Metin Parçası =>

——————

KAPAK-İslam Merhamet Dinidir

KAPAK-İslam Merhamet Dinidir

Merhamet duygusunun kaynağı Allah Teâlâ ve imandır. Merhamet, İslam ahlakının bir gereğidir ve güzel ahlakın en büyüklerindendir.

İslam merhamet dinidir ve merhameti emreder. Müslüman merhametli kişidir, merhametli olur. Müslüman, kalbi merhametle taşan kimsedir. Merhamet etmeyen kimsede hayır yoktur ve merhameti olmayan kişilerden erdemli davranışlar beklenemez. Yeryüzünde merhamet, şefkat ve acıma duygusu yaygınlaşırsa gökten rahmet damlaları sağanak şeklinde iner. Allah’a ve ahiret gününe iman etmenin en mühim semeresi merhamettir. İnsandaki merhamet duygusu Allah Teâlâ’nın rahmet ve merhametinin bir tecellisi ve bir yansımasıdır.

En çok Allah Teâlâ merhamet sahibidir. Allah, Rahman ve Rahimdir. O, merhamet edenlerin en merhametlisidir ve merhamet edenlerin en hayırlısıdır. O’nun rahmeti her şeyi kuşatmıştır ve O’nun rahmetinden asla ümit kesilmez. O, rahmet ve merhameti kendisine hak bir görev olarak yazmıştır. Allah’ın rahmeti, gazabını geçmiştir, Allah’ın rahmeti azabından daha çoktur. Dolayısıyla hiçbir günah Allah’ın rahmetinden büyük değildir.

——————

Veri Listesi =>
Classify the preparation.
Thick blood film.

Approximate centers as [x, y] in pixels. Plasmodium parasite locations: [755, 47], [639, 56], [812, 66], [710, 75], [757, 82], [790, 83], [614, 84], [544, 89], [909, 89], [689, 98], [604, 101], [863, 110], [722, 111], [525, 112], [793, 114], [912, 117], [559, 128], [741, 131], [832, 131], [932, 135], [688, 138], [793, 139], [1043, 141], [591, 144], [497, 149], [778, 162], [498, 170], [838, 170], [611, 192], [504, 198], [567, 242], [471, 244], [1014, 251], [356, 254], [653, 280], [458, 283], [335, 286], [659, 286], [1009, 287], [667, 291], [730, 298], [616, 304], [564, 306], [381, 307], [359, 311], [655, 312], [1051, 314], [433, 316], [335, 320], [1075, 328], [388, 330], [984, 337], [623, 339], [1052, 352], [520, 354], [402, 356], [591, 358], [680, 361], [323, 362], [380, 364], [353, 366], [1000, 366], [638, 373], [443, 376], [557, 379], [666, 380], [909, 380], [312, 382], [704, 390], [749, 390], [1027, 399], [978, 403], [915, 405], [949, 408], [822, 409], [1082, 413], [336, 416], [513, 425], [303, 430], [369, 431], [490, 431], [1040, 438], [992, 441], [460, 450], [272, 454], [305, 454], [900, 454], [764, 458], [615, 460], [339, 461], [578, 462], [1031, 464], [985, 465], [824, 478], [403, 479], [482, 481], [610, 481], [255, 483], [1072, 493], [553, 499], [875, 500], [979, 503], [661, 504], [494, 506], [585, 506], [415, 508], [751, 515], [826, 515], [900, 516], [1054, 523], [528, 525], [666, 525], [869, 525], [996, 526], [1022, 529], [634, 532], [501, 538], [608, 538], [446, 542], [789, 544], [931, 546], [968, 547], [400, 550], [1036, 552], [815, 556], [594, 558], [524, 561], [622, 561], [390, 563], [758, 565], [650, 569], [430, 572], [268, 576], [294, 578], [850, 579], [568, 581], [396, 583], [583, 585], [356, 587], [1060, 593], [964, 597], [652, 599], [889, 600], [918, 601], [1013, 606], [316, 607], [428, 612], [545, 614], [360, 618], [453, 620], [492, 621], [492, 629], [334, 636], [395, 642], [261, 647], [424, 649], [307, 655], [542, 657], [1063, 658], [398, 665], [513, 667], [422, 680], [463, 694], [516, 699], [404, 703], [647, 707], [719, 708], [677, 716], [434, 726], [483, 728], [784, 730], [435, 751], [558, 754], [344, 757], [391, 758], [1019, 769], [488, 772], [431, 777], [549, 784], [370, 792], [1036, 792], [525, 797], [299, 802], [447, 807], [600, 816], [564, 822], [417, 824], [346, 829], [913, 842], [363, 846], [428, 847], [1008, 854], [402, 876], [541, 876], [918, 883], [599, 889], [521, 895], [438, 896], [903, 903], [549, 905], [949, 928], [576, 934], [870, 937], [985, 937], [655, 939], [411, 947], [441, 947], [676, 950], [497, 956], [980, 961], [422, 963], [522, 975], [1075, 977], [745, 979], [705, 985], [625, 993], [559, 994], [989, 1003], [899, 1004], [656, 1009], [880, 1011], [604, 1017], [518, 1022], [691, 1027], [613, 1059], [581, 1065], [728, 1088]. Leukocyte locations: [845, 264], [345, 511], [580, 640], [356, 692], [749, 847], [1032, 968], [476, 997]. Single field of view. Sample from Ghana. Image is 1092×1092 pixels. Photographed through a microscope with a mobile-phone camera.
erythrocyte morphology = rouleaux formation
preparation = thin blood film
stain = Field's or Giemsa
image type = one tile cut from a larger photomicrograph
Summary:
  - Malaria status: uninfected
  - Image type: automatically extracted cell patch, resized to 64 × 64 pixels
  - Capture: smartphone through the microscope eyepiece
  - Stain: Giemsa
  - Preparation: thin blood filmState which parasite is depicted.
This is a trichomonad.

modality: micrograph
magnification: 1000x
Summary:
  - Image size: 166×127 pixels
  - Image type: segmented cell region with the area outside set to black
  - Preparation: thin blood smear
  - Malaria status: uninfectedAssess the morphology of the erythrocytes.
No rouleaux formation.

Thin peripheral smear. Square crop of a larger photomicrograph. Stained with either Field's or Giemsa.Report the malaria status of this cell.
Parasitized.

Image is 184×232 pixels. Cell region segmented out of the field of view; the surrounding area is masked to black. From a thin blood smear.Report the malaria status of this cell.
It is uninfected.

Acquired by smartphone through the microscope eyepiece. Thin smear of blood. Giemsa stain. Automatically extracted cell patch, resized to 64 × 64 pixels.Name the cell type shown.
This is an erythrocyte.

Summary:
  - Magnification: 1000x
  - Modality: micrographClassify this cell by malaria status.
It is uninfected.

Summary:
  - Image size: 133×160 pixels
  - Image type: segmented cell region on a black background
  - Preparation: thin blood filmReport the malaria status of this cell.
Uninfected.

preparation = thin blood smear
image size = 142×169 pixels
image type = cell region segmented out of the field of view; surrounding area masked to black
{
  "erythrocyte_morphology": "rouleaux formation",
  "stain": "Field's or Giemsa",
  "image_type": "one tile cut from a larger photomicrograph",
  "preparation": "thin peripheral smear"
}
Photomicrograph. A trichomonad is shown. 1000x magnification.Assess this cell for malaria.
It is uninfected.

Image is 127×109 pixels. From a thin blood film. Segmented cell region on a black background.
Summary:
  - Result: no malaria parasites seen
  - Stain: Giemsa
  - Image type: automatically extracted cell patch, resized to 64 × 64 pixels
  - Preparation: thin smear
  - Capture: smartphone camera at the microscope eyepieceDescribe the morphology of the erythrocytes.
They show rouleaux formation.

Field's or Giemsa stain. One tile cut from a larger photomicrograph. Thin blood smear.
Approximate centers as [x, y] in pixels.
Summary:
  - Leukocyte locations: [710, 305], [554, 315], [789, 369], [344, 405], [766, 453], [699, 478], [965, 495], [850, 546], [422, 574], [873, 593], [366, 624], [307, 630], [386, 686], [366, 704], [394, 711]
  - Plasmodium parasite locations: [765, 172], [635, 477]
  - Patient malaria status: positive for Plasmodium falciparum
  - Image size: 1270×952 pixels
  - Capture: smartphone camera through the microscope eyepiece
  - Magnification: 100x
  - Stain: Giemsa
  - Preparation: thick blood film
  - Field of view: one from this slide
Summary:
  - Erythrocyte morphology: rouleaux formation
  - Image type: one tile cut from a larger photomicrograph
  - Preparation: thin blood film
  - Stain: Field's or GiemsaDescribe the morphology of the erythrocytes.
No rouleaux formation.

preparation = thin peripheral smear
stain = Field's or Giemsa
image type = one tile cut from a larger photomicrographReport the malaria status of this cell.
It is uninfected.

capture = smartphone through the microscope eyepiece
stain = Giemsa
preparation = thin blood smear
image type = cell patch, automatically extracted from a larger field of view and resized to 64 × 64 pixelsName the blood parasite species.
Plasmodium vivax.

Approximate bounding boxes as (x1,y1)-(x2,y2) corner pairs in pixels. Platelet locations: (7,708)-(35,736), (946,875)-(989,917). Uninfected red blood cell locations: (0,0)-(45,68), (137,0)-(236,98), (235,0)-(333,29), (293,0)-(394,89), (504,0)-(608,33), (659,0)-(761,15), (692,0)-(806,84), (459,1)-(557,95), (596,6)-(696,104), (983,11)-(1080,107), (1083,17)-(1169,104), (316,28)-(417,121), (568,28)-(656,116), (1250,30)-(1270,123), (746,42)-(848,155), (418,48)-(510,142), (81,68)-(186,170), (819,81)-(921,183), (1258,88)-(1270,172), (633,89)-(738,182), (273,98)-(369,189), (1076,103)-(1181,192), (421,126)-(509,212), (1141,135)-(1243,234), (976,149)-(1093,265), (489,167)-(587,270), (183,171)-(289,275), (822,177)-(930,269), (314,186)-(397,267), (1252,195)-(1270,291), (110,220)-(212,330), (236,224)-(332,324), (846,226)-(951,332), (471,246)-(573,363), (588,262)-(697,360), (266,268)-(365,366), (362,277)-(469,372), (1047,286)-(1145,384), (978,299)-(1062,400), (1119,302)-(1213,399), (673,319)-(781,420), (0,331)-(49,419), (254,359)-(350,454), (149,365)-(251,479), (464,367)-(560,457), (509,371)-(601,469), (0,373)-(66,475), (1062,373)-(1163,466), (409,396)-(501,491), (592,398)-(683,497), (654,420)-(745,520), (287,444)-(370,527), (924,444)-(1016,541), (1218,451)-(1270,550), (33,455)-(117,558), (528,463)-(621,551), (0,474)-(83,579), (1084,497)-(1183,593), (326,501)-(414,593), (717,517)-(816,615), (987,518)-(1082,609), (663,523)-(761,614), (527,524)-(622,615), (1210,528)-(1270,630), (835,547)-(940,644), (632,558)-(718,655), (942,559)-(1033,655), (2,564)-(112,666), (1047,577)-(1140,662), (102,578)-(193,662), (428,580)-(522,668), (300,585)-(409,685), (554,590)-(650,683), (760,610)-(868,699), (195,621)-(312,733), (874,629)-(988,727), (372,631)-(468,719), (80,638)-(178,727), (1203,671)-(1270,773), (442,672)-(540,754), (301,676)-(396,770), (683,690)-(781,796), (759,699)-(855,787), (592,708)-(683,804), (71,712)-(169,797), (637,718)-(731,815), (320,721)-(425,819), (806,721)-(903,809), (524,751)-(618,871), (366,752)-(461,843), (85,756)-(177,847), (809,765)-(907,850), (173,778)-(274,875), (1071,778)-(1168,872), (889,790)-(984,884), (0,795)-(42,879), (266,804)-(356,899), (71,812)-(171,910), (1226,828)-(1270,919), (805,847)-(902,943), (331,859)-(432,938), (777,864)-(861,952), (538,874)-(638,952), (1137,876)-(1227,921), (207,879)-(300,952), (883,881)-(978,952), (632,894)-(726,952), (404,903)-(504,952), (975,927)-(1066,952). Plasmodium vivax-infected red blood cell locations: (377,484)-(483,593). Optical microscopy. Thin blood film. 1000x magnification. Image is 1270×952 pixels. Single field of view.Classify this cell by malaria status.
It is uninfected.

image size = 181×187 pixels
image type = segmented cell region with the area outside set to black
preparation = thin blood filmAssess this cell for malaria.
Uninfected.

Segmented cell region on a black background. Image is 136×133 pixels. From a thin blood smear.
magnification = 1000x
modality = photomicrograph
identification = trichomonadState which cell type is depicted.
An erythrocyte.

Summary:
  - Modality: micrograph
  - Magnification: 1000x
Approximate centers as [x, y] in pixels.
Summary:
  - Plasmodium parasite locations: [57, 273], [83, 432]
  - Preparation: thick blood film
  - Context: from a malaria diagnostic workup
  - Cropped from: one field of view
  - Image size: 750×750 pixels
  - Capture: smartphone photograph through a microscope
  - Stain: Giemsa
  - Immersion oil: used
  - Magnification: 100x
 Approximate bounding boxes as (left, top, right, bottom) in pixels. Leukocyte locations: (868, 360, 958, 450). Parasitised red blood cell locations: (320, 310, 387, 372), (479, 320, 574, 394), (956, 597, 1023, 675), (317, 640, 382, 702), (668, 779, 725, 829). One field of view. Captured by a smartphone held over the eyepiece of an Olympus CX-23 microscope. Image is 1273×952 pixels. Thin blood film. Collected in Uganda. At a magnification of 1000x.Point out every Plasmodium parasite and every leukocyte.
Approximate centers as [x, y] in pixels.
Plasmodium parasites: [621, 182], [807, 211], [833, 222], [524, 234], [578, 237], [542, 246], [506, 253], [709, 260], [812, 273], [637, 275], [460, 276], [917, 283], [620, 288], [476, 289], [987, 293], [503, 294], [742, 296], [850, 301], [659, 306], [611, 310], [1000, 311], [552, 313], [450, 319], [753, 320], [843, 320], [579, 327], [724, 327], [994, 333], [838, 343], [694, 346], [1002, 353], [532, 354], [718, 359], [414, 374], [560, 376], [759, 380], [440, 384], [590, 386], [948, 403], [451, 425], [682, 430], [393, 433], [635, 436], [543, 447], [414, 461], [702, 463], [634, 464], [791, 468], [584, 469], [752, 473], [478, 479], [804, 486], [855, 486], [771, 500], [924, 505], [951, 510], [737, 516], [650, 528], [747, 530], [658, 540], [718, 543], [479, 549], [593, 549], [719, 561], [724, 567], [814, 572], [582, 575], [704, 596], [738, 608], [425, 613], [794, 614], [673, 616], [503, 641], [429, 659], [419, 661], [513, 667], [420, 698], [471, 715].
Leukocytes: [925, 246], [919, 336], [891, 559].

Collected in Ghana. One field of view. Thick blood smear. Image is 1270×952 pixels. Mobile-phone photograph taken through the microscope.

——————

Göreviniz =>
Merhamet konulu metnin "Merhamet duygusunun kaynağı" sözlerinden başlayıp "ve bir yansımasıdır." sözleri de dahil olmak üzere oraya kadar uzanan kısmını, "Müslüman" kelimesini "Mümin" ile değiştirerek yeniden yazınız.

Görev Sonucu =>
Merhamet duygusunun kaynağı Allah Teâlâ ve imandır. Merhamet, İslam ahlakının bir gereğidir ve güzel ahlakın en büyüklerindendir.

İslam merhamet dinidir ve merhameti emreder. Mümin merhametli kişidir, merhametli olur. Mümin, kalbi merhametle taşan kimsedir. Merhamet etmeyen kimsede hayır yoktur ve merhameti olmayan kişilerden erdemli davranışlar beklenemez. Yeryüzünde merhamet, şefkat ve acıma duygusu yaygınlaşırsa gökten rahmet damlaları sağanak şeklinde iner. Allah’a ve ahiret gününe iman etmenin en mühim semeresi merhamettir. İnsandaki merhamet duygusu Allah Teâlâ’nın rahmet ve merhametinin bir tecellisi ve bir yansımasıdır.